## BEGIN Source material

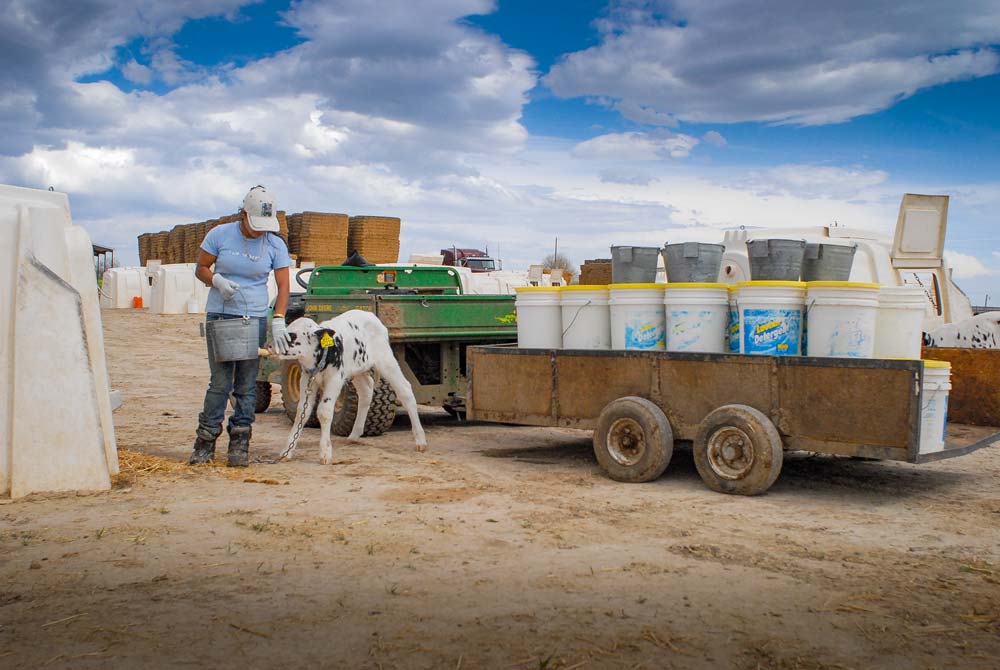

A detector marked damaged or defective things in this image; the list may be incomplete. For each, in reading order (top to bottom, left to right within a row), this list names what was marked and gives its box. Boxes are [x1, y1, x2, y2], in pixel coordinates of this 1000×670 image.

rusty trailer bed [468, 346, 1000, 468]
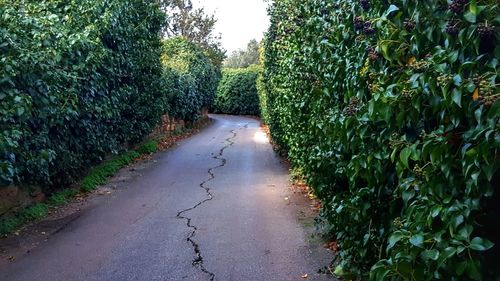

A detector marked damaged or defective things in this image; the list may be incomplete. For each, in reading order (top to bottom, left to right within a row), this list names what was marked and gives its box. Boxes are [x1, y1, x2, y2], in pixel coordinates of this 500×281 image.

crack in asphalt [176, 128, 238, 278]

## END Source material
## BEGIN Source material

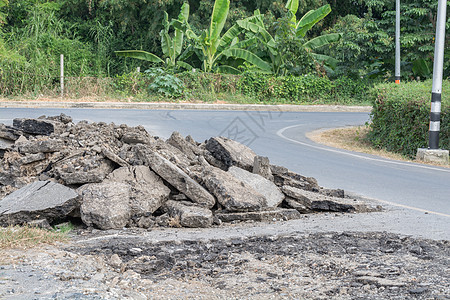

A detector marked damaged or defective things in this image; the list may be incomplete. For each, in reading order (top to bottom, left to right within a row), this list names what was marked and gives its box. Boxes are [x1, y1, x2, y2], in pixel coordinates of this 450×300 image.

## END Source material

Pick out each line above that contains the string "coordinates" and copy those lines in full. The match is case-sensitive.

A detector marked damaged or defective things in this image; the list may be incomplete. For each, in reading order (top to bottom, left to right within a row), this list names what was marked and gives its box. Boxes are [x1, y1, x2, y2], in pixel coordinates of this 1000×670 image.
A detector marked damaged or defective things in this image; the list may be incomplete. For each, in reading order (top to bottom, left to right within a row), this list names what was marked and gives its box. Boxes are [x1, y1, x2, y2], in pixel coordinates of this 500×281 image.
A detector marked damaged or defective things in this image; the list may be incomplete. For each, in reading order (top to bottom, left to right within a row), this list names what was marked and gives its box. Boxes are [x1, y1, x2, y2], in pixel coordinates of this 450×300 image.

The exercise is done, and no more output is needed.